Riscrivi il passo del testo su WhatsApp in Russia che parte da "La protesta partita" e arriva a "del controllo digitale.", mettendo "reclami" al posto di "ricorsi".

▶ **Estratto del documento**:
=-=-=-=-=

In Russia WhatsApp non è stato oscurato ufficialmente, ma reso quasi inutilizzabile, ed è proprio questa ambiguità ad aver acceso una reazione che va oltre la solita rassegnazione. Il rallentamento imposto dall’Autorità federale delle comunicazioni colpisce soprattutto le chiamate vocali, che risultano instabili o impossibili senza l’uso di VPN, trasformando uno strumento essenziale in un servizio intermittente e frustrante. Per milioni di persone WhatsApp non è un semplice social, ma il mezzo principale per parlare con familiari lontani, organizzare il lavoro, mantenere relazioni che altrimenti costerebbero tempo e denaro.
La protesta partita a Mosca, con decine di cittadini che hanno presentato ricorsi formali, nasce proprio da qui. Dall’impatto concreto su una quotidianità già compressa da restrizioni e controlli. La giustificazione ufficiale, quella della lotta alle truffe online, convince poco. I numeri sugli utilizzi illeciti non sembrano giustificare una misura così estesa, mentre il sospetto diffuso è che si tratti dell’ennesimo passo verso una normalizzazione del controllo digitale.

=-=-=-=-=

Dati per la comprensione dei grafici
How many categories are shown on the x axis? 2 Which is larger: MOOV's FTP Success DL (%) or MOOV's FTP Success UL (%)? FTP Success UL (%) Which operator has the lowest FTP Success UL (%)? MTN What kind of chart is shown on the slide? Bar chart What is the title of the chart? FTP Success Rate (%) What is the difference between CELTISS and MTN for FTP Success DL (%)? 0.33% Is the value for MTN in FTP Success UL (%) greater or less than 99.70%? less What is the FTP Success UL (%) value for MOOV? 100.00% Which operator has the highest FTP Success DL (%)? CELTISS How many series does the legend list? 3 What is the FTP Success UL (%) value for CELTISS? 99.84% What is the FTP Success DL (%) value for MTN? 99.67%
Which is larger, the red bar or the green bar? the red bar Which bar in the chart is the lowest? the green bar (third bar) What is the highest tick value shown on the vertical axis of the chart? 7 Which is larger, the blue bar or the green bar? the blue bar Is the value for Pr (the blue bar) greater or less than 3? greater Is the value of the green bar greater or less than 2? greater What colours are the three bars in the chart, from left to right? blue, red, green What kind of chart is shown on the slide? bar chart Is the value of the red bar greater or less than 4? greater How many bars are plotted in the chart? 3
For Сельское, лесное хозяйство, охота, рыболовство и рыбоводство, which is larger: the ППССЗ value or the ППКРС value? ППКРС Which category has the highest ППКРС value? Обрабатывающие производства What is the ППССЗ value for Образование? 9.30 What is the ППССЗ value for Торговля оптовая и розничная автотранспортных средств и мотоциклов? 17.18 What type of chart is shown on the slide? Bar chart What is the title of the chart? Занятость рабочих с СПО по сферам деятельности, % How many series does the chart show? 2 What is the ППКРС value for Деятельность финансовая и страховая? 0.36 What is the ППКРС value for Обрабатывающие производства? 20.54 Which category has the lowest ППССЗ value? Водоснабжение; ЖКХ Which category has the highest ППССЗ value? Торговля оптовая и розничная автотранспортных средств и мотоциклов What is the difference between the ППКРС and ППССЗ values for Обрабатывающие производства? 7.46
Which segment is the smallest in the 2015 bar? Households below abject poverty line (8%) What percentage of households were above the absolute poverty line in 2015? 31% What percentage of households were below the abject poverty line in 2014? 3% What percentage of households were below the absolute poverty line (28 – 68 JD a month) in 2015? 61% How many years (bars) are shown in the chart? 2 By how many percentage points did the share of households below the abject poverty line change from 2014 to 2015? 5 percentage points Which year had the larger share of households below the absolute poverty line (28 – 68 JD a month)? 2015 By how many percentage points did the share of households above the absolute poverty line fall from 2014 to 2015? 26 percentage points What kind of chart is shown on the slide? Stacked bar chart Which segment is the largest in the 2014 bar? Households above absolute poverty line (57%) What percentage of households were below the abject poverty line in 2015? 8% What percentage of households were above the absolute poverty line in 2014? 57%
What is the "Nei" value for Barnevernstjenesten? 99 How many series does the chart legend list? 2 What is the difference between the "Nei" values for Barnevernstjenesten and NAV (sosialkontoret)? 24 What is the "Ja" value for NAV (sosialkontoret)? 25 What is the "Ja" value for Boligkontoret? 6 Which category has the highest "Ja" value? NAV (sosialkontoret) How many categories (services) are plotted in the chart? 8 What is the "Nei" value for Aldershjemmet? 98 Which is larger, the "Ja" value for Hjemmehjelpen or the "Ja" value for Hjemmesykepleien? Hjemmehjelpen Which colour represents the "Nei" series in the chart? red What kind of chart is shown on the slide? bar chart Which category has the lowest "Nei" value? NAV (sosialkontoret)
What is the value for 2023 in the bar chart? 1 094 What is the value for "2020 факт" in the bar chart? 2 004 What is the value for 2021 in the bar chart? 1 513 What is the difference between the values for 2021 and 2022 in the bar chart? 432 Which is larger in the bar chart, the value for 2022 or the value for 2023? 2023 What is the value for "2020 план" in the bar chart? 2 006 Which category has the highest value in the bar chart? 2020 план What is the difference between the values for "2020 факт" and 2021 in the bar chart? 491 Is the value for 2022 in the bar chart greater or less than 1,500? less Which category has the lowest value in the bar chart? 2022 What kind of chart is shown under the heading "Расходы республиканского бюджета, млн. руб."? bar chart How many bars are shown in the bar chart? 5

=-=-=-=-=

▶ **Risposta al compito**:
La protesta partita a Mosca, con decine di cittadini che hanno presentato reclami formali, nasce proprio da qui. Dall’impatto concreto su una quotidianità già compressa da restrizioni e controlli. La giustificazione ufficiale, quella della lotta alle truffe online, convince poco. I numeri sugli utilizzi illeciti non sembrano giustificare una misura così estesa, mentre il sospetto diffuso è che si tratti dell’ennesimo passo verso una normalizzazione del controllo digitale.